Marny Godden: Where's John's Porridge Bowl?

★★★
comedy review (edinburgh) | Read in About 2 minutes
Published 17 Aug 2016

Here's a strange and bewitching thing. Marny Godden's succession of unsettling characters are all ostensibly motivated by the search for a mystical wooden porridge bowl. A Gandalf-like sage opens the show ruing its loss, and interrogating the audience on its whereabouts. By the end of the show the bowl is back, but I'm not sure that matters. Instead the pleasures on offer here arise from the succession of heavily-costumed characters that reveal a performer bent on comically destabilising an audience enjoying the confusion.

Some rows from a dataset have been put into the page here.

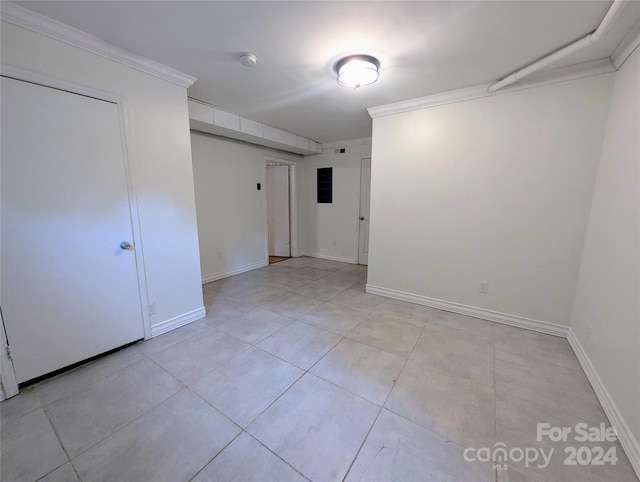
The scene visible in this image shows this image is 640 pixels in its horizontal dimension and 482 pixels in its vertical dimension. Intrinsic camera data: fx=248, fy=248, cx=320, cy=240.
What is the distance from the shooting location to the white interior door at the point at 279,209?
5438 millimetres

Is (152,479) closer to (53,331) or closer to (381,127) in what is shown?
(53,331)

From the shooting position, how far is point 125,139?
1997mm

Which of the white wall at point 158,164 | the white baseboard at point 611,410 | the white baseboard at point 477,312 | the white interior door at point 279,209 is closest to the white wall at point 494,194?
the white baseboard at point 477,312

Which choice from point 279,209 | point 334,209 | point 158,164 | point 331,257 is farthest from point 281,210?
point 158,164

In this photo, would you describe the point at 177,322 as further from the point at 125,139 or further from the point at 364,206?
the point at 364,206

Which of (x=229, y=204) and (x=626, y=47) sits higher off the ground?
(x=626, y=47)

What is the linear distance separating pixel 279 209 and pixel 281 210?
0.06 meters

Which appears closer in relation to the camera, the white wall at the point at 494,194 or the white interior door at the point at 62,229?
the white interior door at the point at 62,229

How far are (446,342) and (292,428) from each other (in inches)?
61.7

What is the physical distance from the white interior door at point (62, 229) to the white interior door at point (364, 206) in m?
3.70

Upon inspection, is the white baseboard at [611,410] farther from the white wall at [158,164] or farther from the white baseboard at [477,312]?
the white wall at [158,164]

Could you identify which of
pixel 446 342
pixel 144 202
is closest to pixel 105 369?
pixel 144 202

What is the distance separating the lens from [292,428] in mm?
1415

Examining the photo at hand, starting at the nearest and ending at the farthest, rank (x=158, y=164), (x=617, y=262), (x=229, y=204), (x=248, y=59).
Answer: (x=617, y=262) → (x=248, y=59) → (x=158, y=164) → (x=229, y=204)
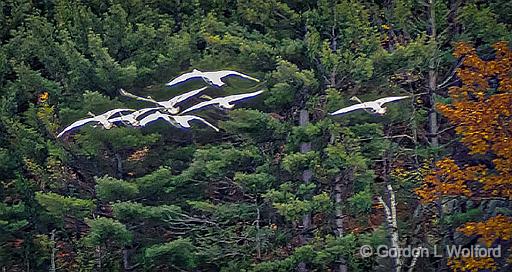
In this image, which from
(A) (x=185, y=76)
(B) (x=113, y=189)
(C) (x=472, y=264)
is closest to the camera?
(C) (x=472, y=264)

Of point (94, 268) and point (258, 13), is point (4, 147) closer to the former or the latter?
point (94, 268)

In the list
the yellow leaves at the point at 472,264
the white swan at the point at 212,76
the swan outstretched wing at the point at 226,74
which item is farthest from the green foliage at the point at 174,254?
the yellow leaves at the point at 472,264

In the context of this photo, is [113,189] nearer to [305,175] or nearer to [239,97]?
[239,97]

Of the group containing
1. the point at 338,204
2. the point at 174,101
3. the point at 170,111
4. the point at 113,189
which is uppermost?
the point at 174,101

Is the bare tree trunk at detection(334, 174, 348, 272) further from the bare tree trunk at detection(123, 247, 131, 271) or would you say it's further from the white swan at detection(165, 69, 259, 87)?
the bare tree trunk at detection(123, 247, 131, 271)

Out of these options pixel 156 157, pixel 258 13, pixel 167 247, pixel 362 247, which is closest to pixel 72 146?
pixel 156 157

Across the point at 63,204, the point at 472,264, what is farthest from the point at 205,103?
the point at 472,264
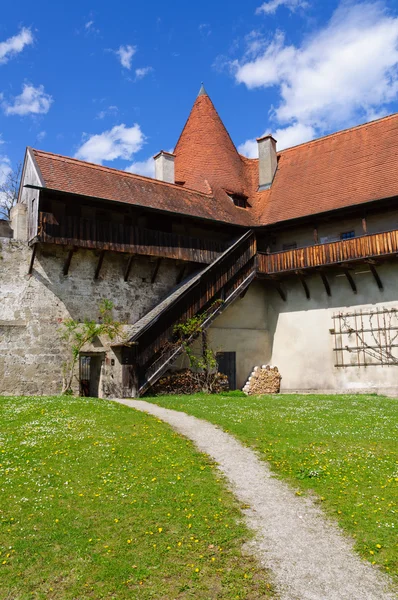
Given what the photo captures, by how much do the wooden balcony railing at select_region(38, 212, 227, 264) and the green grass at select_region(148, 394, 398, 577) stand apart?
640 cm

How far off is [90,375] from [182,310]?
4.47 m

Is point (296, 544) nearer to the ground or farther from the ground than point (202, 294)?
nearer to the ground

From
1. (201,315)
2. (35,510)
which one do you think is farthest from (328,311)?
(35,510)

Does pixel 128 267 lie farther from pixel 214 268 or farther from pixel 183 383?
pixel 183 383

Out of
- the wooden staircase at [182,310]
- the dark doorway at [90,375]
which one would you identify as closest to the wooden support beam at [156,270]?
the wooden staircase at [182,310]

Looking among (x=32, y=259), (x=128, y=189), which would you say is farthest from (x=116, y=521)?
(x=128, y=189)

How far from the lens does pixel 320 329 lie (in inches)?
770

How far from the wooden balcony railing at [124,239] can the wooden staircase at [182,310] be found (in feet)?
3.64

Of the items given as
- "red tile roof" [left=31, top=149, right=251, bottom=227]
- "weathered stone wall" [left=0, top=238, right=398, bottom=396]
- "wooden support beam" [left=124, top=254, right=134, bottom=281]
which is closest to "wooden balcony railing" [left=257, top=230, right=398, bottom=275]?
"weathered stone wall" [left=0, top=238, right=398, bottom=396]

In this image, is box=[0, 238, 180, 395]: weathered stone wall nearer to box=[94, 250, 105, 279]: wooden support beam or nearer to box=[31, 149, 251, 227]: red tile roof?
box=[94, 250, 105, 279]: wooden support beam

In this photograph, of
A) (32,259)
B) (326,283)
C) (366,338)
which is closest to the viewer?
(32,259)

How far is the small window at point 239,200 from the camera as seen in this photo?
21.9 m

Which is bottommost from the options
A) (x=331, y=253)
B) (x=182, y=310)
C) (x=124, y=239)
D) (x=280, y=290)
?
(x=182, y=310)

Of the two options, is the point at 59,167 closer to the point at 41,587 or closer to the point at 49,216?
the point at 49,216
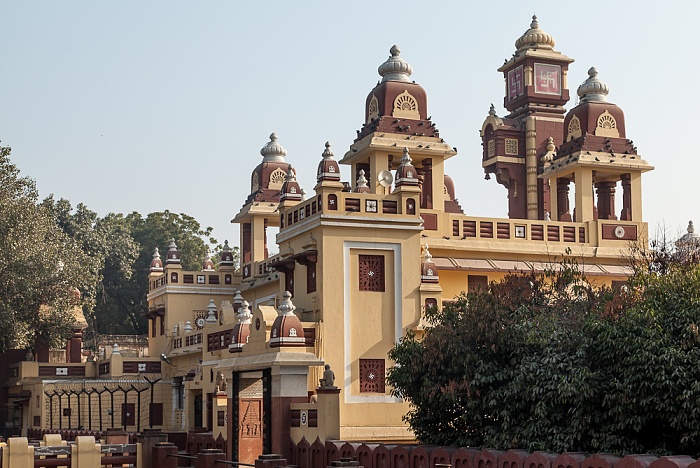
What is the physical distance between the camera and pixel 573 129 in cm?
3597

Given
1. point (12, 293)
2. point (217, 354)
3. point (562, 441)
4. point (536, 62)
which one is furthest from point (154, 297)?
point (562, 441)

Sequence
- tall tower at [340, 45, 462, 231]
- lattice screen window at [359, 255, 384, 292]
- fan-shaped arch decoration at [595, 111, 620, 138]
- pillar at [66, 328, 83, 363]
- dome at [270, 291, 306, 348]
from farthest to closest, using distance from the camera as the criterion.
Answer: pillar at [66, 328, 83, 363]
fan-shaped arch decoration at [595, 111, 620, 138]
tall tower at [340, 45, 462, 231]
lattice screen window at [359, 255, 384, 292]
dome at [270, 291, 306, 348]

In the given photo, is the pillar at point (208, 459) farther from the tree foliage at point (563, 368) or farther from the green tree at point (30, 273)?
the green tree at point (30, 273)

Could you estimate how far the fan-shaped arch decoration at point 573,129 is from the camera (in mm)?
35688

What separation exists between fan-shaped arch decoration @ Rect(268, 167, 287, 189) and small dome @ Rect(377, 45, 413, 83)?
9279 millimetres

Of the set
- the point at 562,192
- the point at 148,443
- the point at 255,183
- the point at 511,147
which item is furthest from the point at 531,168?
the point at 148,443

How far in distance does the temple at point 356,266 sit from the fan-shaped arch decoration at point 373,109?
0.07 meters

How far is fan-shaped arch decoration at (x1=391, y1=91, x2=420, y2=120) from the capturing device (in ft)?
108

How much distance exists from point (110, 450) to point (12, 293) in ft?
73.6

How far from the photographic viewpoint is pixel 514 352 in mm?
21547

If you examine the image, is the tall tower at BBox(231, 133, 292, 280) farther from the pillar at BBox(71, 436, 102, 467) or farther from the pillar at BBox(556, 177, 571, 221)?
the pillar at BBox(71, 436, 102, 467)

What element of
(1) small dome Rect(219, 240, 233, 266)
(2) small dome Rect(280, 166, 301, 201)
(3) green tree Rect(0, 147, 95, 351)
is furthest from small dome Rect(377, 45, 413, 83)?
(3) green tree Rect(0, 147, 95, 351)

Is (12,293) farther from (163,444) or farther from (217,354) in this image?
(163,444)

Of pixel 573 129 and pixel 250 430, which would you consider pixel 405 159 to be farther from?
pixel 573 129
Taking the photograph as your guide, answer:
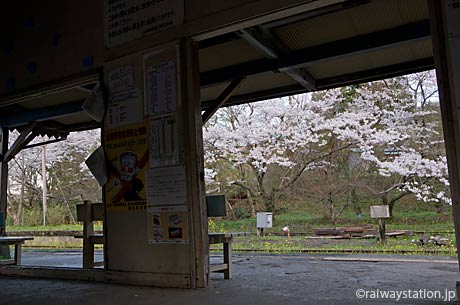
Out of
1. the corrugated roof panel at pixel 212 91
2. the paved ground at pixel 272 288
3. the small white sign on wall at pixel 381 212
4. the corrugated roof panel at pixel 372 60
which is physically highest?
the corrugated roof panel at pixel 212 91

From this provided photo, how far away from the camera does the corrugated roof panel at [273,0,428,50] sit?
11.5 feet

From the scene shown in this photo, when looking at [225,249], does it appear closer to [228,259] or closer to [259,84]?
[228,259]

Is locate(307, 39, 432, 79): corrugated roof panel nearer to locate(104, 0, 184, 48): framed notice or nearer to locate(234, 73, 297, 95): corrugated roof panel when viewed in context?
locate(234, 73, 297, 95): corrugated roof panel

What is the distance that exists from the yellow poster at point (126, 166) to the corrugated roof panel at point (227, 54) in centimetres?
133

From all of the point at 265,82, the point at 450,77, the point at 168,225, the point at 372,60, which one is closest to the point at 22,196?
the point at 265,82

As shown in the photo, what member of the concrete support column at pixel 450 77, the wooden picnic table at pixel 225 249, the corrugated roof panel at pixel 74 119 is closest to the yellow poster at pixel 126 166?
the wooden picnic table at pixel 225 249

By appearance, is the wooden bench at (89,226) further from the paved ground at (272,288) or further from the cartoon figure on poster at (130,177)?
the cartoon figure on poster at (130,177)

Thus a shouty policeman spends a lot of time ensuring the crowd knows what his name is. A northern dog is obsessed with keeping it real. A single-toothed character recounts what it's like to live with such problematic dentistry. There is a lot of audience participation, including a game of musical statues and a very funny session of word association. This is all pleasingly off-kilter, in one of those shows where the pleasure is in trying to keep up with what's going on.

Godden is a manic performer, grinning to the audience through the gap-filled screen she unnecessarily hides behind for costume changes. That all this doesn't quite sing as it might is down to the audience not quite being given enough clues as to how to make sense of it all. But there's joy in a gig where the performer's vision is pure, even if it feels like some of these ideas are still yet to be fully crystallised. Give her time.